Swarm Intelligence

28 Mar 2017 / 11:51 H.

WE can learn much about decision-making from nature. The honey bee swarm is considered to be one of the best examples of collective decision-making outside the human domain.
In nature, strong honey bee colonies reproduce by dividing themselves. The mother queen and about two-thirds of her workers leave the nest, fly to a nearby support such as a branch or hedge, and form a swarm cluster. Scouts then fly from the cluster to search the surroundings for potential new nest sites. Scout bees must evaluate various potential nest sites and decide on a final site before the colony runs out of food.
For the bees, an effective decision-making strategy is needed to cope with all the informational variations such as numbers, quality and location of alternative nest sites, and the order of site discoveries. The initial information gathering phase gradually gives way to the decision-making phase, and it is done in a virtuous cycle of decision-making by the scout bees when better sites are discovered and poorer sites abandoned.
The scouts supporting the better quality sites fly more trips and garner more scout bees to join them. The total scout numbers present at each site is a good measure of the total evidence in favour of a particular site as the swarm’s new home. This is carried out until a critical quorum threshold is reached at one of the sites which becomes the preferred nest site.
The scout bees are interacting locally with one another and with the environment. They follow very simple rules without any centralised control structure dictating how they should behave. Yet, such interactions lead to emergent “swarm intelligent” behaviour unknown to the individual bees. Swarm Intelligence (SI) was first introduced in 1989 by Gerardo Beni and Jing Wang to define the collective behaviour of decentralised, natural or artificial self-organised systems. Besides bee colonies, other examples of SI in natural systems include ant colonies, bird flocking, animal herding, microbial growth, and fish schooling.

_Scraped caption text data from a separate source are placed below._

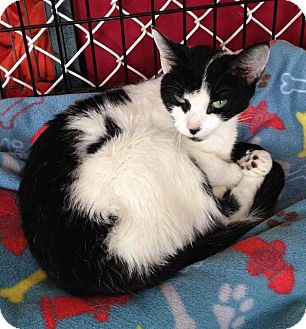 Domestic Shorthair Cat for adoption in Freeport, New York - Gloria
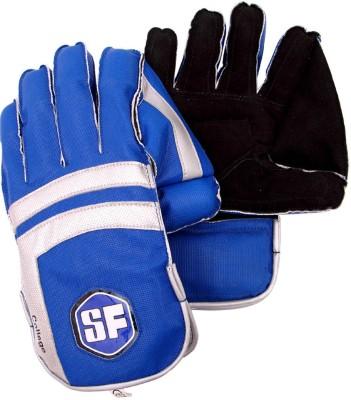 Stanford College Wicket Keeping Gloves (Men, White, Black)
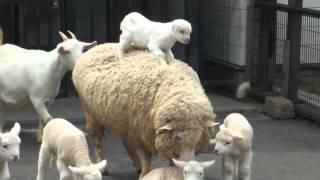 荒川遊園の子ヤギたちが、ひつじさんにのって移動します。周囲にいるの...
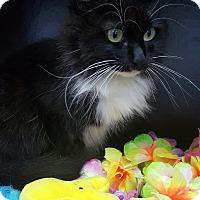 Adopt A Pet :: Oreo - Albemarle, NC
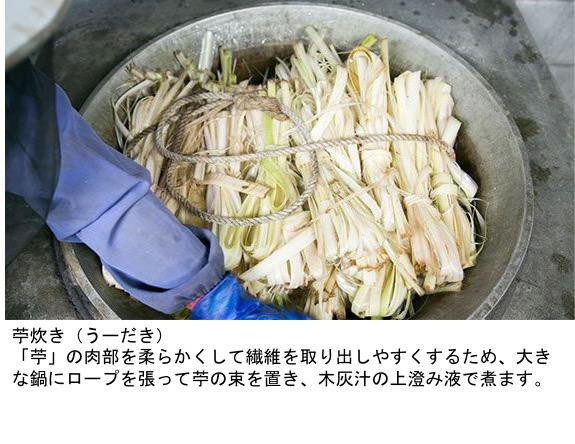 f:id:yachikusakusaki:20201123233716j:plain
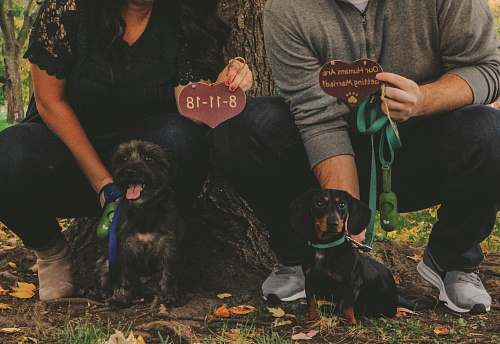 person woman holding dog beside man holding dog leaning on tree human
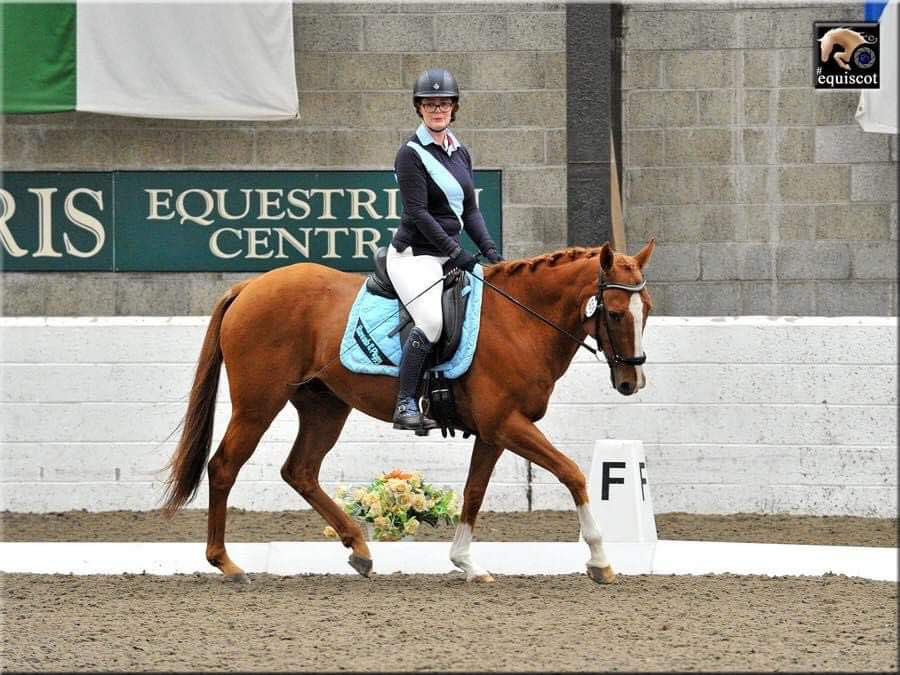 dressage, horse riding, dressage test, chestnut horse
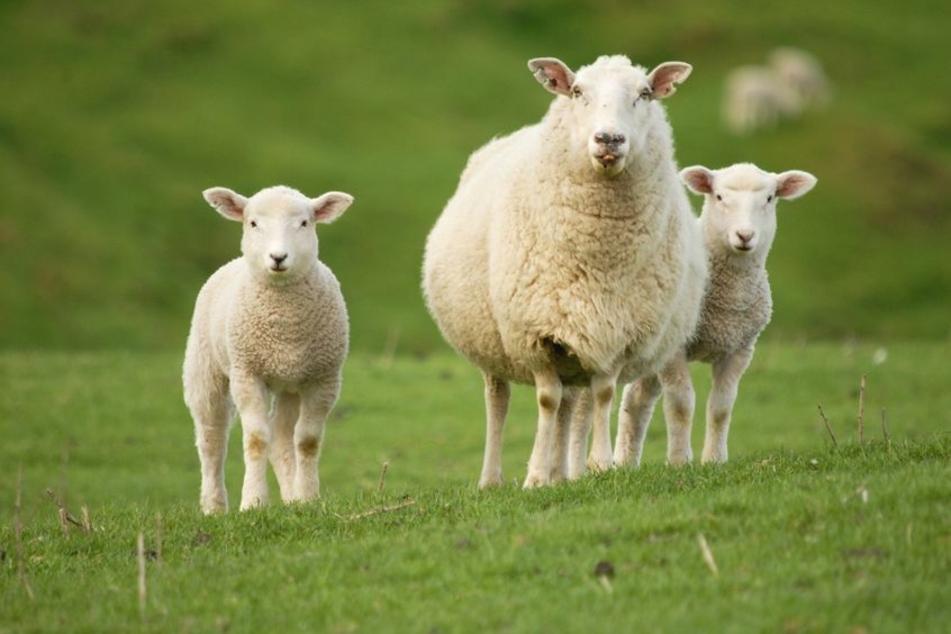 Auf einer Weide in Kleindembach hat ein Rottweiler mehrere Schafe gerissen. (Symbolbild)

By observing the flocks, herds and colonies of animals, we learn different kinds of dynamic group behaviours where a large number of individuals without supervision can accomplish difficult tasks by following simple rules when they interact with each other. They distribute problem solving among many individuals, allocate resources efficiently and also adapt rapidly to changes in the environment. Instinctively, they self-organise in a clever manner.
This has inspired scientists to capture their behaviour in algorithms, which have useful applications for organisations to optimise their complex business operations, to tap into wisdom of crowds, and to pool information in order to improve on one another’s insights. Two lessons may be drawn from the smart swarms as suggested by Peter Miller, author of Smart Swarm (using animal behaviour to change our world). Firstly, when we are working together, we can lessen the impact of uncertainty, complexity and change.
The swarms have relied on local knowledge of diverse information, simple rules that have no need for complicated computation skills, repeated interactions to amplify key signals for speedy decision making, quorum threshold to arrive at a quality decision, and randomness in individual behaviour.
The last principle helps to overcome negative aspects of social proofing so as to avoid group think and be stuck in a rut. By applying the above principles, businesses can source much wisdom from the individual stakeholders.
Secondly, group members need not surrender their individuality. This may augur a conducive working space where we add values to a team or organisation by bringing something authentic and original to the table without blindly following the herd.
At times this means standing up for what you believe in, and canvassing support for your idea. This is demonstrated by the scout bees vying for the attention of other bees to join them to their preferred nest sites.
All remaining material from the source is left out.